SUSPICIONS SUBSIDING: Though the efforts may not be as coordinated as some would like, many of Jamaica’s churches have seen themselves as essential to the country’s relief efforts. The Jamaican people have seen the churches that way, too.
“With the financial crisis and the riots, people have been coming to church as never before,” says Rhoda Williams, secretary of the Jamaican Evangelistic Association. “They’re coming seeking help—not just spiritual help, but also to help them find jobs and other assistance.”
But to be truly successful, Jamaica’s church leaders agree they need to coordinate their efforts better. And they are working together more than ever before.
“I sense an openness and a willingness to work with other groups,” says White of the Jamaica Association of Evangelicals (JAE). White says competition is still common among Jamaica’s churches, but adds, “I wouldn’t call it fierce.”
Bailey points to the JAE, a member body of the World Evangelical Fellowship, as evidence of hope for the future. He says congregational and denominational leaders have awakened to the lack of communication and trust among themselves and started crossing traditional boundaries.
“Unfortunately,” he adds, “even these umbrella organizations are fragmented.”
The JAE is only one ecumenical organization on the island. Mainline churches meet in the Jamaican Council of Churches (JCC), and Pentecostals have the Jamaica Association of Full Gospel Churches (JAFG), the Jamaican Pentecostal Union, and the Association of Gospel Assemblies. There is some crossover, but it is not widespread. The Salvation Army, for instance, belongs to both the JAE and the JCC, and some Full Gospel churches have dual membership in the JAE. The groups had not worked together on a major project until this year.
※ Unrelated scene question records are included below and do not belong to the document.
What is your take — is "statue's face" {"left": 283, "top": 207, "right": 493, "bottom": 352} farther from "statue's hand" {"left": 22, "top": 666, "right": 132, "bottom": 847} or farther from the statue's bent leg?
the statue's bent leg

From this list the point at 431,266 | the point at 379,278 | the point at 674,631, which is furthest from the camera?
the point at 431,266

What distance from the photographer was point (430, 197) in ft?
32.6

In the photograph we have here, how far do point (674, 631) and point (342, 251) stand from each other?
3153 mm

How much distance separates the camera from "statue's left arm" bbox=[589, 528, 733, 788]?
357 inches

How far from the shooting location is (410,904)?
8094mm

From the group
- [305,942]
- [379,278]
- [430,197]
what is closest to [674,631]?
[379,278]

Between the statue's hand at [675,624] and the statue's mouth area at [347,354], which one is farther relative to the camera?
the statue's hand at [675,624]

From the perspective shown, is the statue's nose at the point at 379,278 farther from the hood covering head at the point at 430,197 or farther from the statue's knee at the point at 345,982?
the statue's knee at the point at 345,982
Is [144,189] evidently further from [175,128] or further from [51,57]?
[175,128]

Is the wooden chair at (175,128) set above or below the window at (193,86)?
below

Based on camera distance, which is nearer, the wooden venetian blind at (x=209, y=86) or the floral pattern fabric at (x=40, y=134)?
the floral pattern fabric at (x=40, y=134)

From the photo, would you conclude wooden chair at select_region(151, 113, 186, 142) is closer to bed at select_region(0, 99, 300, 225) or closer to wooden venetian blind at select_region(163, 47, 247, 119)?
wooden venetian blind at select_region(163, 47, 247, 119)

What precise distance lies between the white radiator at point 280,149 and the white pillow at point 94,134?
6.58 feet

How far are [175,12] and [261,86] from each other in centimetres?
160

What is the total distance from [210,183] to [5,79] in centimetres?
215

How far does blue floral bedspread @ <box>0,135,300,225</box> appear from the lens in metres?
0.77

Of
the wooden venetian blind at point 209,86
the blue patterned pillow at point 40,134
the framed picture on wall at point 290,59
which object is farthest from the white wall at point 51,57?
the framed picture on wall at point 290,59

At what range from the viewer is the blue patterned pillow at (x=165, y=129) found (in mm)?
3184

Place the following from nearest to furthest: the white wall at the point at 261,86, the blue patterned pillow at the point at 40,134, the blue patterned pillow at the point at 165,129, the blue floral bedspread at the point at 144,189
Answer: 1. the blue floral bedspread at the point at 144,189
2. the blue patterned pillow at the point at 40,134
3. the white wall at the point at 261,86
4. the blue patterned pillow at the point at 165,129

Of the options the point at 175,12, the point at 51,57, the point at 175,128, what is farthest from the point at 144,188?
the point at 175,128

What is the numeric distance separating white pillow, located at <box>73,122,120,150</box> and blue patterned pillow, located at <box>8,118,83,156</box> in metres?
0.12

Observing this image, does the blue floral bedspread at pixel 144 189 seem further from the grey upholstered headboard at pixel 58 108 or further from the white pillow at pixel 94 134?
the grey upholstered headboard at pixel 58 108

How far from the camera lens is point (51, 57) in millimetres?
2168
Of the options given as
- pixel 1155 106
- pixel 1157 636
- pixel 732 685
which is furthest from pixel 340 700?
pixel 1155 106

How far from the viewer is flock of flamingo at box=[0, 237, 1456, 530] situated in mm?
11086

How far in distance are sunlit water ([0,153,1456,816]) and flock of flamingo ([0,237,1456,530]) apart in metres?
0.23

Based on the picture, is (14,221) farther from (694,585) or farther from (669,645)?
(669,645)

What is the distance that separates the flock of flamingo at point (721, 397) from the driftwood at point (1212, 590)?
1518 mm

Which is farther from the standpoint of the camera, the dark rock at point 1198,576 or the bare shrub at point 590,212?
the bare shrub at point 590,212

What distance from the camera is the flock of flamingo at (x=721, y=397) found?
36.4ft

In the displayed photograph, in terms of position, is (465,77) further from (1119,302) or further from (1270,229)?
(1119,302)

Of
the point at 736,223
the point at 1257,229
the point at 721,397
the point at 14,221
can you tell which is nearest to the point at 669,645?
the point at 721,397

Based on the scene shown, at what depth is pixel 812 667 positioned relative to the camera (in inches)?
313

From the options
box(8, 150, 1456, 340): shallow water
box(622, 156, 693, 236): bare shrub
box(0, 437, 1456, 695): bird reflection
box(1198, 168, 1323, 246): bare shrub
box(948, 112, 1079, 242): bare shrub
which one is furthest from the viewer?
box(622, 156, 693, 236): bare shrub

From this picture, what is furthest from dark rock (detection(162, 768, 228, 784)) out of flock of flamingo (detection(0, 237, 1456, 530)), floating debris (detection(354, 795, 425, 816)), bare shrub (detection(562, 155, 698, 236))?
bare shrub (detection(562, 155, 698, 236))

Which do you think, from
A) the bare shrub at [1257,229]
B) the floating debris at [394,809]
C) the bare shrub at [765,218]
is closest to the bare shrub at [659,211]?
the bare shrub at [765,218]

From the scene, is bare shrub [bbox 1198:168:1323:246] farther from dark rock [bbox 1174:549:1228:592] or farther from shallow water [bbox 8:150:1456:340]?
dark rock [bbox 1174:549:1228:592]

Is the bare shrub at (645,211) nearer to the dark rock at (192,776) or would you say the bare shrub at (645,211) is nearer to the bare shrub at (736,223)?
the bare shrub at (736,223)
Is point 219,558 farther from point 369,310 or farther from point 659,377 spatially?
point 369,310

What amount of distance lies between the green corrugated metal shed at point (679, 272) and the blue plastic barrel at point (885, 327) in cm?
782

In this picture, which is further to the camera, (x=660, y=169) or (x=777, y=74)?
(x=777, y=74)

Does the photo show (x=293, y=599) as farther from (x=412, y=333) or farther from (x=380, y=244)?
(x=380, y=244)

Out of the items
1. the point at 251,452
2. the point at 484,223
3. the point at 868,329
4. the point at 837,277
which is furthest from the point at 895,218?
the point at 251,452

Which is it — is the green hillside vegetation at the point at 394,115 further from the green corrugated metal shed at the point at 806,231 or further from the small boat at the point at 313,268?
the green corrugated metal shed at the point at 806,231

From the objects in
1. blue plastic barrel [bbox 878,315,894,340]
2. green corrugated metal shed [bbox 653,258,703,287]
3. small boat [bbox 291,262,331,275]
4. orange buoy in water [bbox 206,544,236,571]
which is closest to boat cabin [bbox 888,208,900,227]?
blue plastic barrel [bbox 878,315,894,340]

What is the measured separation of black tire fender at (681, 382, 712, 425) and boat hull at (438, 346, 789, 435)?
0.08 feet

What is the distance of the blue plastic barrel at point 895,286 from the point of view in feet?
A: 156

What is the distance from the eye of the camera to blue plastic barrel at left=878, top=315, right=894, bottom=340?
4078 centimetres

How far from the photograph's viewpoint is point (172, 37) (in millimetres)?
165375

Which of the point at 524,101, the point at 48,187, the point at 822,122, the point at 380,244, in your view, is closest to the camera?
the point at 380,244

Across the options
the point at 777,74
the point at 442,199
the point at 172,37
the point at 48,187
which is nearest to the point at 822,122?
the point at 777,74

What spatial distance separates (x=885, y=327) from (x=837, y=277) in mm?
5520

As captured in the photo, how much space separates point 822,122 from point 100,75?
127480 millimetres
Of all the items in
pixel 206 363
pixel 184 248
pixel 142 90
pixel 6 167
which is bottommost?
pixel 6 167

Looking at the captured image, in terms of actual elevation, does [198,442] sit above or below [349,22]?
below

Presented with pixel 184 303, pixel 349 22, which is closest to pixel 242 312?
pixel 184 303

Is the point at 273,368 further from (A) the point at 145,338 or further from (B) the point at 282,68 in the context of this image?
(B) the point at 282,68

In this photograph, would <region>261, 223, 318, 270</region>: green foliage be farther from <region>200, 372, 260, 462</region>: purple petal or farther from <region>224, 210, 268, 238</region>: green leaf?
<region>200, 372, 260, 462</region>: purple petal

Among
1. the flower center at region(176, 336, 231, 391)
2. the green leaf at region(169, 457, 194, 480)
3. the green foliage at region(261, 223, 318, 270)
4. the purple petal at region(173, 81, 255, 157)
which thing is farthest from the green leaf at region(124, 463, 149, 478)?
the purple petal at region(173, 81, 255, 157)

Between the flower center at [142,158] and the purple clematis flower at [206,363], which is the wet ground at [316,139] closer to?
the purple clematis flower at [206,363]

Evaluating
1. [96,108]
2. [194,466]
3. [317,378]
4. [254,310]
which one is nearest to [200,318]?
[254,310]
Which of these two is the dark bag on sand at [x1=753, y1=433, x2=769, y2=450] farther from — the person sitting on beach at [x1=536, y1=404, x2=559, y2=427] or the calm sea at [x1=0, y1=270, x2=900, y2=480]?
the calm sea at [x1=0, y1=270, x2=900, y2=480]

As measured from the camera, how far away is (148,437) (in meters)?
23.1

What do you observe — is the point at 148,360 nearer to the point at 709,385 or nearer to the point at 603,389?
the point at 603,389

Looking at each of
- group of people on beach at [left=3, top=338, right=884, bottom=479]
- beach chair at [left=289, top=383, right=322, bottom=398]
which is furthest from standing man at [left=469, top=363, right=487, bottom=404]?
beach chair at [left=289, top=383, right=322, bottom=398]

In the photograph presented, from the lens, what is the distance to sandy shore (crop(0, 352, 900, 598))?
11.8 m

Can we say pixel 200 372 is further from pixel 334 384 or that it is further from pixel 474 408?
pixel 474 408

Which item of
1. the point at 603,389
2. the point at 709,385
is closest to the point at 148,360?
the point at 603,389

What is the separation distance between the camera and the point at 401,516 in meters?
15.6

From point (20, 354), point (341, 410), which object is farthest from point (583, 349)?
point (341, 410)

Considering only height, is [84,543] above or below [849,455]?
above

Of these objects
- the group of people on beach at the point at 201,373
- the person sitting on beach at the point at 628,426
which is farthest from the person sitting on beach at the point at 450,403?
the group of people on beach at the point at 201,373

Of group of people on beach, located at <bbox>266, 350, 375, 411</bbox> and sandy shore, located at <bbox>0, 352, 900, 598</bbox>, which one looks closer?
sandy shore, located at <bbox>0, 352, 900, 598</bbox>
In March, the umbrella organizations joined to organize Celebrate Jesus ’99, a monthlong, islandwide evangelistic crusade of the Billy Graham Evangelistic Association (BGEA). Franklin Graham was the main draw, attracting 70,000 to services in Kingston. Meetings were also held in nine other cities, and the BGEA estimates that more than 250,000 people attended—about 10 percent of Jamaica’s population.
Alston Henry, pastor of Kingston’s Open Bible Church and chair of the crusade’s local executive committee, says the crusade was the most extensive in the nation’s history, and the cooperation among churches was unprecedented. It marked the first time the JAE, JCC, JAFG, and Church of God in Jamaica ever officially coordinated their efforts.
“The support came in across the church not only in terms of volunteers but also financially,” he says. “I’d be very surprised if these churches and umbrella groups didn’t work together again very soon. There is every indication that there was enough goodwill expressed here that they will.”
UNITING THEIR VOICES: Noel Fraser says the Seventh-day Adventist Church is “moving along with caution” in its process of joining the Jamaican Council of Churches. It now retains observer status and is not a full-fledged member. As the largest denomination in Jamaica—and as one accused of causing some of the rifts among churches—involvement could help the umbrella organizations have a stronger voice.
In the meantime, the umbrella groups are trying to present a united voice through the National Religious Media Commission, which runs Love FM (now Jamaica’s third-ranked radio station) and launched Love TV last summer. The commission has an even broader backing than the Franklin Graham crusade, sponsored by all seven of Jamaica’s umbrella organizations: the JAE, JCC, JAFG, the Church of God in Jamaica, the Jamaican Pentecostal Union, and the Seventh-day Adventists.
Jamaica’s churches have also come together to sponsor ecumenical prayer breakfasts and prayer vigils in the wake of the country’s recent violent outbreaks. Though some pastors have criticized the breakfasts as cozying up to the government, even these critics hope to combine forces with other denominations to re duce the nation’s crime and violence.